# CS 640 Discussion 1


## Introduction

In this lab, you will review the Python libraries NumPy, Pandas, and Matplotlib, and solve a few problems by writing some brief code.

This lab should be an easy warmup; if you find the problems difficult or need the help of generative AI, this course will be extremely difficult and you should consult with the instructor.

## Instructions

1. Make a copy of this notebook (e.g. File -> Save a Copy in Drive).
2. For each of the problems below, fill in the indicated code and check the results.
**Please try to do this lab without of the aid of generative AI.**
3. When you are done, submit your updated copy of the notebook in Gradescope.

## Review: Numpy

You can declare numpy arrays using python iterables (list,tuples,strings,....)
It provides highly-efficient operations that are essential in what we are trying to do.

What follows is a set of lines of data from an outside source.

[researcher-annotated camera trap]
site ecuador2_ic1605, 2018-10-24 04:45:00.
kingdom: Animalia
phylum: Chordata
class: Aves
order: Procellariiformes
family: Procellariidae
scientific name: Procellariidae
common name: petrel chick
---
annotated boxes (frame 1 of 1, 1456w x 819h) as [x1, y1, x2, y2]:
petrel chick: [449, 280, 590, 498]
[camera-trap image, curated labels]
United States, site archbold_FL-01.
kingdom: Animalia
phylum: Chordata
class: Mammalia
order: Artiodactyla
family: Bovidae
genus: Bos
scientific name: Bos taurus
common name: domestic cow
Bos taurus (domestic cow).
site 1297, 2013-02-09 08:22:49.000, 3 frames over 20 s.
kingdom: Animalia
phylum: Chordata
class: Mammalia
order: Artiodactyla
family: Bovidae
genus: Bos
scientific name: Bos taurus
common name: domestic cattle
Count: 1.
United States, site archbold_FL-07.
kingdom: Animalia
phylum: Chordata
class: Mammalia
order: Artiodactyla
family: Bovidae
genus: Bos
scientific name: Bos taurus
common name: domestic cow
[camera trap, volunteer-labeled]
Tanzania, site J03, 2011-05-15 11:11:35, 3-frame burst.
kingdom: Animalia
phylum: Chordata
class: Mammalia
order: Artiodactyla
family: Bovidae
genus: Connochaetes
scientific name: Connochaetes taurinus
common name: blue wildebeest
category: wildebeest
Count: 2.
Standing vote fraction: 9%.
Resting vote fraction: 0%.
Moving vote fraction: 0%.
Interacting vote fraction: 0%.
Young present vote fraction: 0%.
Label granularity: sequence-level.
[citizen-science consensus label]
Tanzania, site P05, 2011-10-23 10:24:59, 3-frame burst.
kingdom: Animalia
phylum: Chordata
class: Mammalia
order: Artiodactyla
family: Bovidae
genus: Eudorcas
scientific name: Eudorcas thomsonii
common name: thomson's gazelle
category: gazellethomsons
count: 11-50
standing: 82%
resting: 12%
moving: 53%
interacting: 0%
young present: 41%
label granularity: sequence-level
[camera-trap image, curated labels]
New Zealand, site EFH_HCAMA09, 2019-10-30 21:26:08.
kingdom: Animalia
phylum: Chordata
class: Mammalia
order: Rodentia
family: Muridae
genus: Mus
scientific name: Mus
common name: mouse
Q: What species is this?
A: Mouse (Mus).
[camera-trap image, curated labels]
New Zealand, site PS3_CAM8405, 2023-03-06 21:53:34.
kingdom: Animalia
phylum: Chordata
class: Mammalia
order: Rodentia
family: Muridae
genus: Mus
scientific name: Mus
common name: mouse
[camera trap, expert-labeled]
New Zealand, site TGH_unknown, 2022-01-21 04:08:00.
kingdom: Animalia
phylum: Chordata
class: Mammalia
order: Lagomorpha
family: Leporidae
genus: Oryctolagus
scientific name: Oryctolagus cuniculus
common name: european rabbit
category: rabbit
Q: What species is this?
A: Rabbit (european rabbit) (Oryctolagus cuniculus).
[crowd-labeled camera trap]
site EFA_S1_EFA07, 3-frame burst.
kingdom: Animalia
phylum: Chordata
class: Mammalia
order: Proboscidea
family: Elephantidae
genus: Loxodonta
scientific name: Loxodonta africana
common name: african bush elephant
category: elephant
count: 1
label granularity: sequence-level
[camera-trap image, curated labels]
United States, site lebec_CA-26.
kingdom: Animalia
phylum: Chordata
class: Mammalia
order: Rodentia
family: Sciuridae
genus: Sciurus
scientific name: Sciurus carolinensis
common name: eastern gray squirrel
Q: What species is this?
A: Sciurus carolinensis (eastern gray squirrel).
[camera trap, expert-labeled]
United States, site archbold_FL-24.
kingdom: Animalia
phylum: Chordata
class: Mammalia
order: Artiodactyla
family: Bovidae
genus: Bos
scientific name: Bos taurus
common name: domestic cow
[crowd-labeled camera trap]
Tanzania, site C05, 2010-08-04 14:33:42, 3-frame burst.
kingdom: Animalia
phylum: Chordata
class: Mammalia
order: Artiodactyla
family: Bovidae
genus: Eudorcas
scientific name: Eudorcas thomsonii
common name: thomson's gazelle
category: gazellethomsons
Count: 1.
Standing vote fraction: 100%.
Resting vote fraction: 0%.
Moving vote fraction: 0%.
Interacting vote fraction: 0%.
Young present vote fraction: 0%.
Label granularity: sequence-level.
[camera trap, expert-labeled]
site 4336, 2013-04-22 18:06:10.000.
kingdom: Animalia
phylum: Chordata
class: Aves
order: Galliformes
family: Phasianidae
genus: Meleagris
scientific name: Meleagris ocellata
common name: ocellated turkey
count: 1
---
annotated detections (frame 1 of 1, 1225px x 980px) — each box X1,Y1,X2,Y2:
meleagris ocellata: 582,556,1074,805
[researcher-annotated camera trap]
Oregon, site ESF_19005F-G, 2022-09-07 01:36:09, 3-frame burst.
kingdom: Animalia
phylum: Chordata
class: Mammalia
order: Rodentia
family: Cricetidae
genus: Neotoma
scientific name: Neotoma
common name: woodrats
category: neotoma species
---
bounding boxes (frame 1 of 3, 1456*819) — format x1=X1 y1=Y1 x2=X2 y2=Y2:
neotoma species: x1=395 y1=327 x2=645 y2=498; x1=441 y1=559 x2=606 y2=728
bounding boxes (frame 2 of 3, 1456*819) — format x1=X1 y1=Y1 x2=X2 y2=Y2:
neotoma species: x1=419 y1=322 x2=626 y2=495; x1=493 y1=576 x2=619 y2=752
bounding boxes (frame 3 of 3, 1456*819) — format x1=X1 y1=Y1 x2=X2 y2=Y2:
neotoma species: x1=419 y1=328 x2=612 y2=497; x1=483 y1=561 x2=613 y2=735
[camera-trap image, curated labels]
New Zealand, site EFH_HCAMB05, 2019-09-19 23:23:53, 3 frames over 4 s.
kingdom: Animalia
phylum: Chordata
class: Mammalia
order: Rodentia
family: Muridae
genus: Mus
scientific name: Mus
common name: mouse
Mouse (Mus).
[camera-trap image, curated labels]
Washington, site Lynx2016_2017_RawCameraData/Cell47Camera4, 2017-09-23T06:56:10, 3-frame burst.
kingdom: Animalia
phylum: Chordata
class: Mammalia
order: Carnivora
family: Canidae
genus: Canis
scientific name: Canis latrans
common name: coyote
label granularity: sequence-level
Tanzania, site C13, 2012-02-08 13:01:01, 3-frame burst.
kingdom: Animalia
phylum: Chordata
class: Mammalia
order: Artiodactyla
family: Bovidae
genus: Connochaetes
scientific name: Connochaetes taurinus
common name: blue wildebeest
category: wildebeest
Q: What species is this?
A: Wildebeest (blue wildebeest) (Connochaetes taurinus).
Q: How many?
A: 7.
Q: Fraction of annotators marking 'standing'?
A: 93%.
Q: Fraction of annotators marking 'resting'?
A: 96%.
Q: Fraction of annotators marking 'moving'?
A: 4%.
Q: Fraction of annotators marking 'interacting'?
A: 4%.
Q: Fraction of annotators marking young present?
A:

Furthermore, it also provides a more powerfull indexing than the standard list and tuples.

**PyTorch uses similar syntax, so the knowledge will translate well later into the course**


In [None]:
import numpy as np
a = np.array([1, 2, 3, 4, 5, 6])
print(a)

In [None]:
print(a[0])  # First element
print(a[1])  # Second element
print(a[-1]) # Last element
print(a[-2]) # Second last element
print(a[2:5]) # Elements from index 2 to 4

In [None]:
matrix = np.array([[1, 2, 3], [4, 5, 6], [7, 8, 9]]) # 3x3 matrix
print("Matrix:")
print(matrix)
print("First row, first column:", matrix[0, 0])
print("Second row, third column:", matrix[1, 2])
print("All rows, second column:", matrix[:, 1])
print("Second row, all columns:", matrix[1, :])
print("Sub-matrix (rows 1 and 2, columns 2 and 3):\n", matrix[0:2, 1:3])

## Problem 1: Write code for 3x3 matrix multiplication.

In [None]:
A = np.array([[1, 2, 3], [4, 5, 6], [7, 8, 9]])
B = np.array([[9, 8, 7], [6, 5, 4], [3, 2, 1]])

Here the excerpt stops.